Thom Browne Spring 2027 Menswear Collection


Edward Buchanan’s iPhone stopped working, Garth Spencer’s arms went several shades darker on the tanning Pantone, and I’ve almost never seen Alex Fury fanning so feverishly: nobody seated in Block C of this Thom Browne show will forget it in a hurry. That’s because it was held al fresco in the long courtyard of Palazzo Serbelloni, where Block C ran down the western, sunny side. My own phone said 38 degrees, and that was from the shady idyll of Block A. CEO Sam Lobban had arranged for parasols and spritzing fans, but phew: what a scorcher. Respect to the gent who wore the Liberace x Disclosure Day Thom Browne alien mask from spring 2026 from the first look until the last.

Browne himself came out wearing a netted bouclé frog mask to take his first runway bow in Milan since the wonderful run of shows for Moncler’s Gamme Bleu ended in 2017. This was also his first-ever Thom Browne show in Milan, and his first solo menswear show since spring 2023’s jockstrap jamboree in Paris. It was a fashion event before it was a weather event.

The show melted two stories together, those of A Bug’s Life and the fairytale of the princess and the frog: except “in this case it’s the prince and the frog,” Browne said. The center of the courtyard was set with 500 seersucker potted rose bushes. The buzzing of the insects on the PA echoed against that of the drones hovering above. This contextual noise resonated within the material of the collection itself, but it was also the soundtrack for what Browne characterized as a reassertion of his core menswear proposition.

“I wanted people to almost be reintroduced to the reason why you come to me,” he had said beforehand, “and that is structured tailoring, structured outerwear, and then, of course, the pairings of the bottoms that go along with that.” In a menswear climate in which softness and deconstruction are often treated as inherent tailoring virtues, Browne’s canvassed counter-proposal is increasingly distinct. Structure can also be light, and here Browne’s engineered jackets and topcoats in madras, seersucker, and poplin framed the bodies they were fitted to without apparent constriction.

Shirting was in crisp cotton poplin, not Browne’s once-customary basketweave Oxford cotton, and it was worn almost shockingly untucked over pants or skirt. Ties were knotted, but not within the fold of Browne’s collars. Little cricket crop-top sweater vests were sometimes worn between jacket and shirt. Brogues and loafers with what looked like red Dainite soles were stacked at the heel to create a hint of flexion in the calves exposed by the highish hem of most pants. As ever with Browne, there was a sense of sartorial kink to it all.

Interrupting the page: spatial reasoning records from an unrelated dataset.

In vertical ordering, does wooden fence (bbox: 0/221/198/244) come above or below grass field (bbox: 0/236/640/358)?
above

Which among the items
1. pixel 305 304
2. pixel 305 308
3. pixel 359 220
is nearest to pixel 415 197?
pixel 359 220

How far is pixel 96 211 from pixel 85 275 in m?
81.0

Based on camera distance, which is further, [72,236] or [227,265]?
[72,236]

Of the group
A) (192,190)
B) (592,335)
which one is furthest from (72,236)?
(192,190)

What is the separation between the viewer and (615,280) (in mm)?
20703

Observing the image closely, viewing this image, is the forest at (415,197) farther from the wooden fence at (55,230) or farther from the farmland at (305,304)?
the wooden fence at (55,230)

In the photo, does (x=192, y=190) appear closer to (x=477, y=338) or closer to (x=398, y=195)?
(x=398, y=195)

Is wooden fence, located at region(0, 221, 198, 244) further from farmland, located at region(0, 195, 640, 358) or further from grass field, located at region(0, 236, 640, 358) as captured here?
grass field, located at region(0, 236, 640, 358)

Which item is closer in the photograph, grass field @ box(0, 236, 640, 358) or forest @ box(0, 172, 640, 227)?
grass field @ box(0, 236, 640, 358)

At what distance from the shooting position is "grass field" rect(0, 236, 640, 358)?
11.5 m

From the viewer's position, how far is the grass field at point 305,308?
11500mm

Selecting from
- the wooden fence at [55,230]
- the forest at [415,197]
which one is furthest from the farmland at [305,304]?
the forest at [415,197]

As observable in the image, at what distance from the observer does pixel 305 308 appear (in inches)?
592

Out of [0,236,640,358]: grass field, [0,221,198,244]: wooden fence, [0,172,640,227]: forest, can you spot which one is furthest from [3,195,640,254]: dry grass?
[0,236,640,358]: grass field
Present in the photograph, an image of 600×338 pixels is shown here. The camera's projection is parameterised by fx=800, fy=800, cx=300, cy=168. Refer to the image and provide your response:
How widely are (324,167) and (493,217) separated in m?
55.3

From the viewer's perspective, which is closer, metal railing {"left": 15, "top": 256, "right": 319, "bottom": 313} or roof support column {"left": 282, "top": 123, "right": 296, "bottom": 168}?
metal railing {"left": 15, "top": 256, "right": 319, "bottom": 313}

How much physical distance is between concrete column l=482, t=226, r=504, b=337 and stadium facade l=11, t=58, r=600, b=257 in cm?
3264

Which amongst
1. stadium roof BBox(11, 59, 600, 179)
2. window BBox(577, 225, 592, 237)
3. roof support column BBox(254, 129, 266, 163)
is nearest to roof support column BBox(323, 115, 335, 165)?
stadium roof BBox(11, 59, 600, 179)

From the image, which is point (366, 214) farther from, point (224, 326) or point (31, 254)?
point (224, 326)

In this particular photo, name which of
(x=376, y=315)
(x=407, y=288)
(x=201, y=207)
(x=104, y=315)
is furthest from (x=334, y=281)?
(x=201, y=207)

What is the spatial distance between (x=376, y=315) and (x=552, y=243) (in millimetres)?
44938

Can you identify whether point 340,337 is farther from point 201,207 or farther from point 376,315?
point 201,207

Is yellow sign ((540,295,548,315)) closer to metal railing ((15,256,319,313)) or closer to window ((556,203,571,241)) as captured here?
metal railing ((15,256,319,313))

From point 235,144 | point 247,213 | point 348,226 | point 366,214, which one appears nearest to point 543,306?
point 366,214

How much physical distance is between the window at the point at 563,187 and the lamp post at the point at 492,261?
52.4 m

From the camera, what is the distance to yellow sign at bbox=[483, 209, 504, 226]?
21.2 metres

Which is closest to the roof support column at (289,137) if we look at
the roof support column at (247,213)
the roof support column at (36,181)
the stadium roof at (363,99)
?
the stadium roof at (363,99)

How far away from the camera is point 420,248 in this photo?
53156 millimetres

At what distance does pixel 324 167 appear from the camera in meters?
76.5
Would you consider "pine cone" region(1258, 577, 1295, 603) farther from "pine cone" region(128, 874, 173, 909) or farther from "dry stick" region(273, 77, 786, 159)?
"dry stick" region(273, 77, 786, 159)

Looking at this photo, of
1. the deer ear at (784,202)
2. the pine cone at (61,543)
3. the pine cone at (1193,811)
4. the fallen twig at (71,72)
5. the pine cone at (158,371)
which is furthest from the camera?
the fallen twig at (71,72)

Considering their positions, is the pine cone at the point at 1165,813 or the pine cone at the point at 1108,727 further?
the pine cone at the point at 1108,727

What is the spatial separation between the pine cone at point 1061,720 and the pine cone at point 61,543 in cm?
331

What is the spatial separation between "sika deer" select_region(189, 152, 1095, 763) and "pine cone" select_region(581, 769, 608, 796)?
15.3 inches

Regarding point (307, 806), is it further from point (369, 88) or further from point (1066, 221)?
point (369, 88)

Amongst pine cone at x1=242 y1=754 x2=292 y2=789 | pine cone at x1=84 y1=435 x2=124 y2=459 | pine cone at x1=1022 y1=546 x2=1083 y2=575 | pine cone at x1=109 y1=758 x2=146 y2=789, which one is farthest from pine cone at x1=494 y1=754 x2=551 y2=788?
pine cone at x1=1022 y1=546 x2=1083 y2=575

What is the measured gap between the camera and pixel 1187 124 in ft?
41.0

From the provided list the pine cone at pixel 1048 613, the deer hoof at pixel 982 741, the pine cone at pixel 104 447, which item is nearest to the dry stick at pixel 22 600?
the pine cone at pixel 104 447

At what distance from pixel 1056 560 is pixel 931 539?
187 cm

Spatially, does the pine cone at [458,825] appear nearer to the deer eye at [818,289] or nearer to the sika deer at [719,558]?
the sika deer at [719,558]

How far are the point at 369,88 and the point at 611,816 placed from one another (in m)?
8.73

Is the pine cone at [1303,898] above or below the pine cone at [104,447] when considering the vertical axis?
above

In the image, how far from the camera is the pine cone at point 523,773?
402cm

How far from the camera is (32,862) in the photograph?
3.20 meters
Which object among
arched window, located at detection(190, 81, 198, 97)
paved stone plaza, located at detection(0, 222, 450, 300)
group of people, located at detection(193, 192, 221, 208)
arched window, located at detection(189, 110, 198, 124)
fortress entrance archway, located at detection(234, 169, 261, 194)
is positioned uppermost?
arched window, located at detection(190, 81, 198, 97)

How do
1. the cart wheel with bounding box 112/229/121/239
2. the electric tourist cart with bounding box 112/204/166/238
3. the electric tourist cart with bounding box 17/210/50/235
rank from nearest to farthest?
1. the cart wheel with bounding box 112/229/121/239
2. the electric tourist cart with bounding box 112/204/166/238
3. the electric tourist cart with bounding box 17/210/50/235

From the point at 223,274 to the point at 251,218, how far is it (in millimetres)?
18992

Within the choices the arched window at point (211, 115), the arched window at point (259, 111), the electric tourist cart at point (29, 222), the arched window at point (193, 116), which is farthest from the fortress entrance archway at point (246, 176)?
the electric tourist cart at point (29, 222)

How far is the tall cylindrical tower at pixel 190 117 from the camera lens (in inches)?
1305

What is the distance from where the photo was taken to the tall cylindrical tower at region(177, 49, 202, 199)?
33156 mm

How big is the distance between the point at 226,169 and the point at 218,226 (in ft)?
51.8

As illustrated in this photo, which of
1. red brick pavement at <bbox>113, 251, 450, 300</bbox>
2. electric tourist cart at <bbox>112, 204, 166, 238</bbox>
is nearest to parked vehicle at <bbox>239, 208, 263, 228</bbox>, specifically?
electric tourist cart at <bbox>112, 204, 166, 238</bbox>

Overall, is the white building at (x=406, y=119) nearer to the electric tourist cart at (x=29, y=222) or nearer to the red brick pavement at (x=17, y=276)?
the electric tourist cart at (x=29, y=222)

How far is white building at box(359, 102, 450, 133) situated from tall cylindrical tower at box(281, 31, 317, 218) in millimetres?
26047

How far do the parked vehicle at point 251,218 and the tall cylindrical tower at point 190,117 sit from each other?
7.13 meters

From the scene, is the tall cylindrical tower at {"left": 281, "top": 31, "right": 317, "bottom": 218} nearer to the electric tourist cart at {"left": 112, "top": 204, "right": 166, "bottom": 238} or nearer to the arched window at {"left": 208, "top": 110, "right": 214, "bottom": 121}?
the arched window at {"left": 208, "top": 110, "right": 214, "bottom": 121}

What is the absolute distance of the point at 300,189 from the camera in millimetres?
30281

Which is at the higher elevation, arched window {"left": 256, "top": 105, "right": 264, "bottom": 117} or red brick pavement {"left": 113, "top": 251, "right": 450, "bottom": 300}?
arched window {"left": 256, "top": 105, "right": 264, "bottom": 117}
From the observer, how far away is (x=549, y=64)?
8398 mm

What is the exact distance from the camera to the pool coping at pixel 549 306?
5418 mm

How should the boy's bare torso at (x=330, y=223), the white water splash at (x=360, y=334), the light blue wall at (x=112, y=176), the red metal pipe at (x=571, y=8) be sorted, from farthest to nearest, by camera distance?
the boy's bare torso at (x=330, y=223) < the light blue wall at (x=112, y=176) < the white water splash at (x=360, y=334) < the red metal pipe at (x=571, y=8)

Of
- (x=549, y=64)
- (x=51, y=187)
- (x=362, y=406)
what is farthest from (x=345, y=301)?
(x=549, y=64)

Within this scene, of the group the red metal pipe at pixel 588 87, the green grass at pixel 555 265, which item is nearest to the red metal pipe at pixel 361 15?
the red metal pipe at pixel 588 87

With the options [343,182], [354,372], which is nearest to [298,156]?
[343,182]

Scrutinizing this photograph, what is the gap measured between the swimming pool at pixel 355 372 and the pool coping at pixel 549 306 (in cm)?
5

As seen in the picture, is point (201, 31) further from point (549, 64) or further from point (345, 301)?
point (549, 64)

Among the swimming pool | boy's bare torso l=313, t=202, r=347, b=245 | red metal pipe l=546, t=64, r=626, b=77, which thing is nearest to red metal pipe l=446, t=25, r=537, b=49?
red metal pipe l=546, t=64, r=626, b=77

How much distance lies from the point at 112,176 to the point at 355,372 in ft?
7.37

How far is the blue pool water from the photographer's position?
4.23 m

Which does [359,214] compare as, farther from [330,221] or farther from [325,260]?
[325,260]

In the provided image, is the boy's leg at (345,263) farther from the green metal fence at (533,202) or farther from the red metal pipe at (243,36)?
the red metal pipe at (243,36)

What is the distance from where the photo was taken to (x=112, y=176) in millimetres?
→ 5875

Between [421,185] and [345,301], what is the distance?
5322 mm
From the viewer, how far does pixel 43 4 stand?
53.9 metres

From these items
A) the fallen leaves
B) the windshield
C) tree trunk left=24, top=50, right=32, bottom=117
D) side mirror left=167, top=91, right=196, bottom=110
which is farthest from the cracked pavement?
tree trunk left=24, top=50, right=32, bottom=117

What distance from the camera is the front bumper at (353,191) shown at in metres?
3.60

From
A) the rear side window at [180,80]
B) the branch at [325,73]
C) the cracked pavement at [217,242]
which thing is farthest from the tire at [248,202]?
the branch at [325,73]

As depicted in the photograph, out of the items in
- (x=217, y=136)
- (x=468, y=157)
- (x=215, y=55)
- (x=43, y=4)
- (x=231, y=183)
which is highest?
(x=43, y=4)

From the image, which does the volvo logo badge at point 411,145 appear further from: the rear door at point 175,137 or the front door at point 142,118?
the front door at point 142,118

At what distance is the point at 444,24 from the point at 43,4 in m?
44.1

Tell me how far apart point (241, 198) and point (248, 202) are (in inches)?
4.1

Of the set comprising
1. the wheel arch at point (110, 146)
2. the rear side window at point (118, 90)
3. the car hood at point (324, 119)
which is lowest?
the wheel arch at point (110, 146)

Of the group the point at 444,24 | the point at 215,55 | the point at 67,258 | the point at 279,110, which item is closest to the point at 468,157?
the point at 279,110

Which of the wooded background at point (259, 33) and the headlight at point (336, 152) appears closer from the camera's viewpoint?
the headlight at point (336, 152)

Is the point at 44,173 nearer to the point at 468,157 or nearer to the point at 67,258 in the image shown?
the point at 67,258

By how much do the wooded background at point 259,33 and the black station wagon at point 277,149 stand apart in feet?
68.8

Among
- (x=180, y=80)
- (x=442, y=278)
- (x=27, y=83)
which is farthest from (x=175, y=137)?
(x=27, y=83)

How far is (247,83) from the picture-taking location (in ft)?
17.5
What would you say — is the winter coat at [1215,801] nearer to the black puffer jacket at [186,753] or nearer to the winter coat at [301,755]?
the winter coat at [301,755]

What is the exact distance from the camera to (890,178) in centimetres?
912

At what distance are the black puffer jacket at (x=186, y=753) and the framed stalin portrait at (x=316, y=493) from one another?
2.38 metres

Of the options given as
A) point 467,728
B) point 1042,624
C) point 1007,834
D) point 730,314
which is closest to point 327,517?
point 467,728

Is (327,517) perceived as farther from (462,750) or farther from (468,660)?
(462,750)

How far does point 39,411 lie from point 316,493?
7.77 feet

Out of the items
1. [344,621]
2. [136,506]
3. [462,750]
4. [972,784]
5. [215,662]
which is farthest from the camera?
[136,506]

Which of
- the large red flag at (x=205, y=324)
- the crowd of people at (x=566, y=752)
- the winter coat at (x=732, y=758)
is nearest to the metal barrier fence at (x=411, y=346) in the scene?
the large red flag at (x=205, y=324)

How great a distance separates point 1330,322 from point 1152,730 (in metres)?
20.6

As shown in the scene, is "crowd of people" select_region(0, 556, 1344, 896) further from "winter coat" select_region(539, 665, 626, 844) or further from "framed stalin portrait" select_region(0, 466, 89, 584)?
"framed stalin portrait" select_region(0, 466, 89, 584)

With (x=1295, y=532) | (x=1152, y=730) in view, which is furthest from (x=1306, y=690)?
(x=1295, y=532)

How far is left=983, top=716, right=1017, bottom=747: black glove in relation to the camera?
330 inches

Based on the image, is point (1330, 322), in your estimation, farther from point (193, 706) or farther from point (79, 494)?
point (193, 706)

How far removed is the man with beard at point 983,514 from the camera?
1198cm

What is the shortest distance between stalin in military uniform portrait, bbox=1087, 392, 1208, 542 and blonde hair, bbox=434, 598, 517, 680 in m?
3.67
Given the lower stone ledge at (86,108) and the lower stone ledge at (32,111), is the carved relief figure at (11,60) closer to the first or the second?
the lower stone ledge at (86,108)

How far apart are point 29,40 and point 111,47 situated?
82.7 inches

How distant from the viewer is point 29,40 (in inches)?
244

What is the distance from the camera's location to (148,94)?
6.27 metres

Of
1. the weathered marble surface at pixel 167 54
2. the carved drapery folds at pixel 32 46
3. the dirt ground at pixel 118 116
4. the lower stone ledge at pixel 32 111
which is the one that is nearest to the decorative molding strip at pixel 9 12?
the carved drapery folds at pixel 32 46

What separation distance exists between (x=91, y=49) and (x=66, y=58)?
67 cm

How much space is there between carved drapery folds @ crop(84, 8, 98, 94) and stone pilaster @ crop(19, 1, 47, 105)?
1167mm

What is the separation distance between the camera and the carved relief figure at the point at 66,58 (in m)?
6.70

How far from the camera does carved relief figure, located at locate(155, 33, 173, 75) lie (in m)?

A group of the opening looks was cut in Swiss dot, a preppy classic that Browne has used for 20 years, but which he said this season had been developed for him by Ermenegildo Zegna, the group of which Browne’s house is part, for the first time. Said the designer: “Technically they can do so much, so it’s a really good relationship: it is nice to be able to develop things that are brand new for them.”

There was entomological embroidery aplenty: spiders, bees, dragonfly wings, crickets, gold-leaf beehives, and more, all beautifully realized. Color, too, was played upon more than Browne is sometimes credited for. The show’s white, gray, and navy foundations were spackled with garden-party pastels, acid greens, yellows, pinks, and insect-bright flashes of surface decoration. As well as being consistent with the preppy tradition of which Browne is such an individualistic interpreter, they added visual buzz. This was a classic Browne show that combined rigor and vigor. Hot, hot, hot.